→ DATA UNDER STUDY

········

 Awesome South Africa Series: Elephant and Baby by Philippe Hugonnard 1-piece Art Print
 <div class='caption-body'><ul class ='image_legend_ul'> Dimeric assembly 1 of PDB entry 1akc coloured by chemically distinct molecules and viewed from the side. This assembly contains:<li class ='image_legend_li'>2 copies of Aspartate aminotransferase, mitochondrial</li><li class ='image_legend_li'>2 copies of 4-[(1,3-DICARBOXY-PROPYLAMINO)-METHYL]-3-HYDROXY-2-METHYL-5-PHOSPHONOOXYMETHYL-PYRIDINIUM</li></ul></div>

········

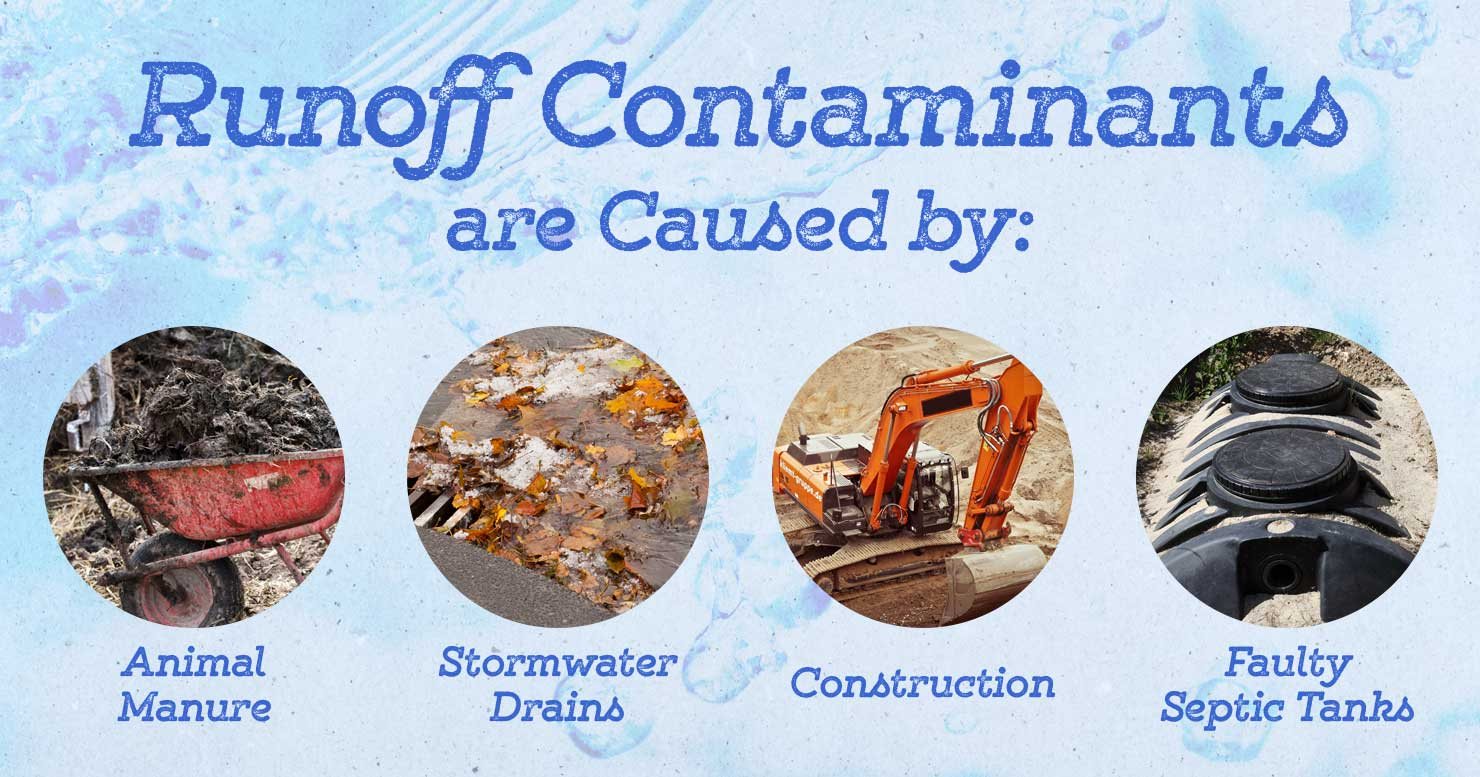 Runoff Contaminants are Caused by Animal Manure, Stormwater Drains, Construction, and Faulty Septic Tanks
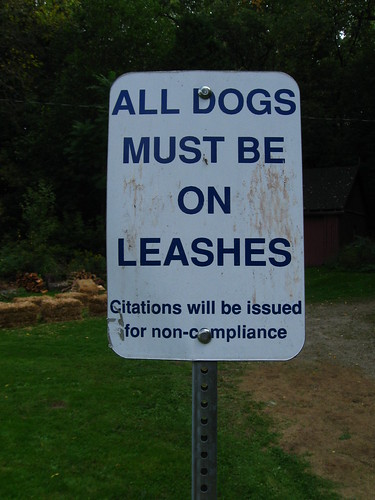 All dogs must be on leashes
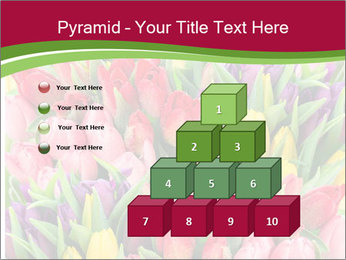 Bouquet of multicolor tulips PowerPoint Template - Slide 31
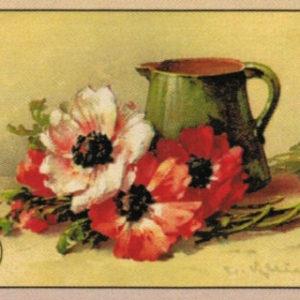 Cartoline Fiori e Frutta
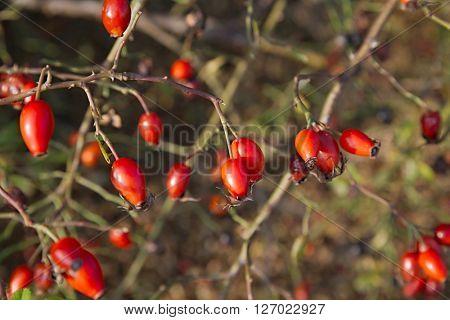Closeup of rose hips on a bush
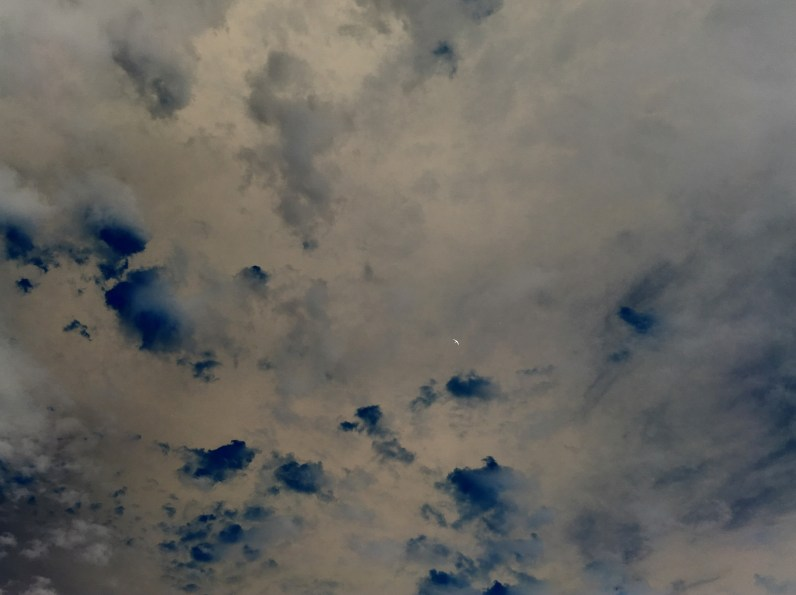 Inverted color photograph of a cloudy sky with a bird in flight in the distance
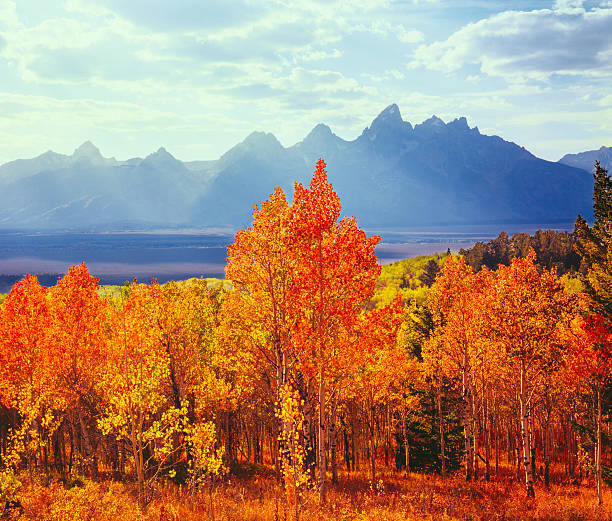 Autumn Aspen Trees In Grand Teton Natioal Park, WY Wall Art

········

→ WHAT YOU ARE ASKED TO DO
Transcribe the lines above exactly, beginning at the one with "Inverted color photograph" and ending at the one with "Autumn Aspen Trees". Include both; exclude the pictures.

→ RESPONSE BOX
 Inverted color photograph of a cloudy sky with a bird in flight in the distance
 Autumn Aspen Trees In Grand Teton Natioal Park, WY Wall Art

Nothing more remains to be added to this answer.